Stored data entries:
────

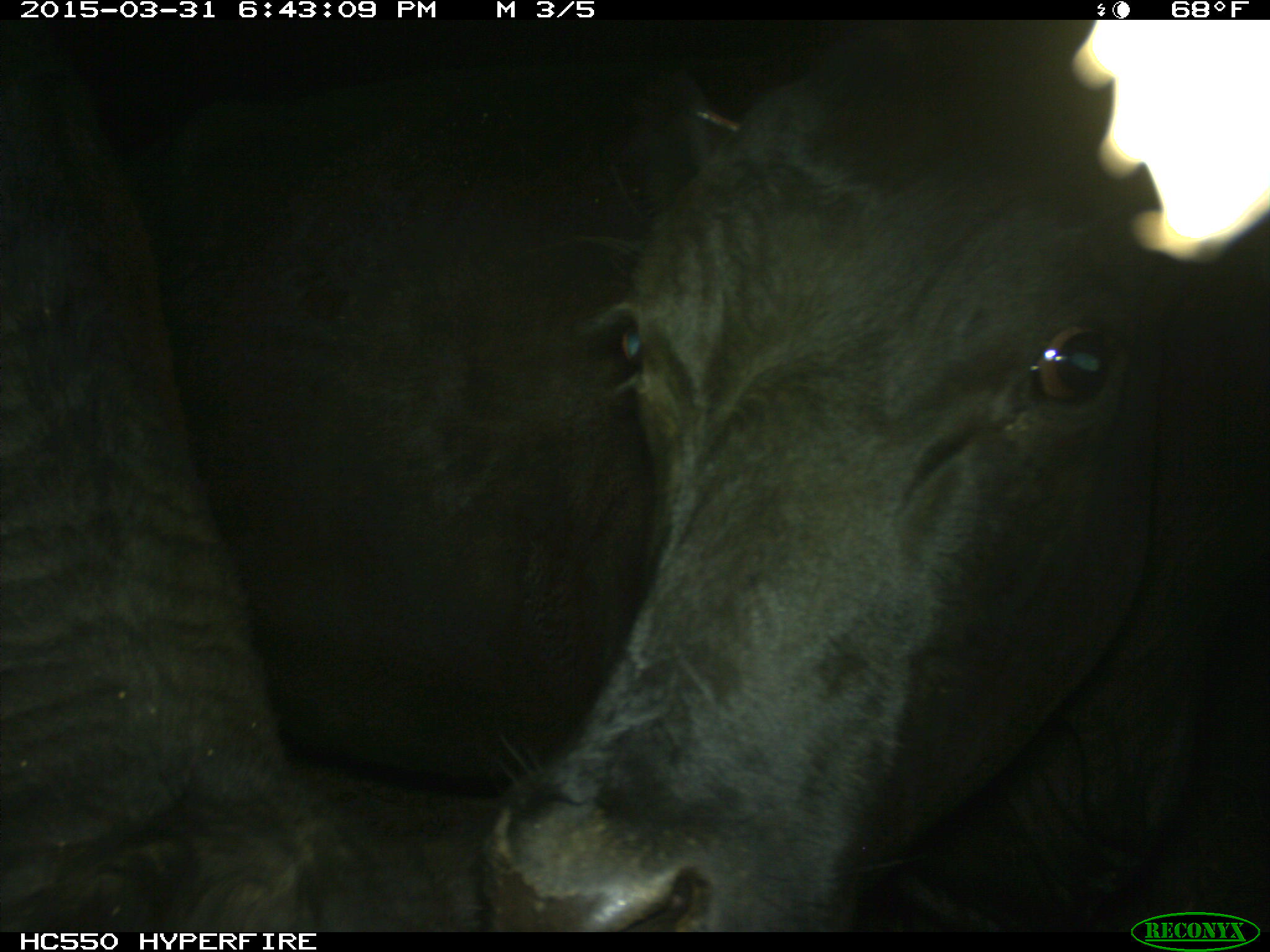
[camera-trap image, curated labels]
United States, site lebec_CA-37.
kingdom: Animalia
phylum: Chordata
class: Mammalia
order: Artiodactyla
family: Bovidae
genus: Bos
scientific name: Bos taurus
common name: domestic cow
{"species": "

────

The reply should repeat the data in full, exactly as given, and contain no pictures.

Output for this task:
[camera-trap image, curated labels]
United States, site lebec_CA-37.
kingdom: Animalia
phylum: Chordata
class: Mammalia
order: Artiodactyla
family: Bovidae
genus: Bos
scientific name: Bos taurus
common name: domestic cow
{"species": "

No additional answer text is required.